Bloc de texte =
# # # # # # #
Dans un rapport publié le 21 janvier, le Commissariat général à l’égalité des territoires (CGET) préconise la suppression pure et simple des 36 600 communes de France pour les intégrer au sein des intercommunalités. Cette proposition relève-t-elle de l’utopie ou du bon sens ?
C’est la journaliste du site internet de Public Sénat Natacha Gorwitz qui, dans un article du vendredi 6 février, a pointé du doigt ce rapport de la CGET passé quelque peu inaperçu. Un rapport dont le contenu est pourtant de nature à alimenter un vif débat sur le territoire français. Nos compatriotes, mais aussi la grande majorité des élus locaux, sont en effet, pour des raisons souvent très différentes – et pas toujours avouables pour les élus –, attachés à la structure de base de notre tissu administratif : la commune.
C’est en mars 2014 que la CGET a été mise en place sous la tutelle du Premier ministre. Une structure qui, dès le mois de juin de la même année, a été mandatée par Matignon pour, écrit Natacha Gorwitz, « apporter son expertise sur les pistes de ʺrationalisation des intercommunalitésʺ, l’un des objectifs du projet de loi portant sur la nouvelle organisation territoriale de la République (Loi NOTRe). »
# # # # # # #
Défi 1 =
Répondez à ces questions sur le texte sur la suppression des communes :
(a) À quelle date le rapport a-t-il été publié ?
(b) Sur quel site la journaliste Natacha Gorwitz a-t-elle attiré l'attention sur ce rapport ?
(c) En quel mois et quelle année la structure a-t-elle été mise en place ?
Défi 2 = Dans le texte sur la suppression des communes, condensez le paragraphe qui commence par « C'est la journaliste du site internet de Public Sénat » en conservant ses faits essentiels.
Défi 3 = Rédigez la suite du texte sur la suppression des communes à partir de sa dernière phrase.
Les matériaux n'ont aucun lien avec le texte sur la suppression des communes.

Matériaux recueillis =
# # # # # # #
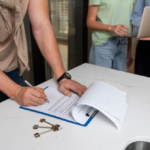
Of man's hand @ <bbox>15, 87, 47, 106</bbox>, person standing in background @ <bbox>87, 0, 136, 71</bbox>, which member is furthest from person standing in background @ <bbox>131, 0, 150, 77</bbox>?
# # # # # # #
Réponse rédigée 1 =
(a) Le 21 janvier.
(b) Sur le site internet de Public Sénat.
(c) En mars 2014.

Réponse rédigée 2 = Le vendredi 6 février, Natacha Gorwitz, journaliste du site internet de Public Sénat, a signalé dans un article ce rapport resté quelque peu inaperçu. Son contenu pourrait pourtant susciter un vif débat en France, car les citoyens comme la grande majorité des élus locaux sont attachés, pour des raisons souvent très différentes, à la commune, structure de base du tissu administratif.

Réponse rédigée 3 =
Que dit, dans le cadre de la nouvelle organisation territoriale qu’entend promouvoir le gouvernement de Manuel Valls, le projet de Loi NOTRE concernant les communes ? Ce texte préconise de « renforcer les intercommunalités », celles-ci, « organisées autour de bassins de vie » étant appelées à passer progressivement du seuil existant de 5 000 habitants à un seuil de 20 000 habitants. Pour mémoire, rappelons qu’au 1er janvier, il existait 2 145 Établissements publics de coopération intercommunale (EPCI) à fiscalité propre répartis ainsi : 1 métropole, 15 communautés urbaines, 222 communautés d’agglomération, 1 903 communautés de communes et 4 syndicats d’agglomération nouvelle. À cette date, seules 49 communes restaient à l’écart de toute intégration.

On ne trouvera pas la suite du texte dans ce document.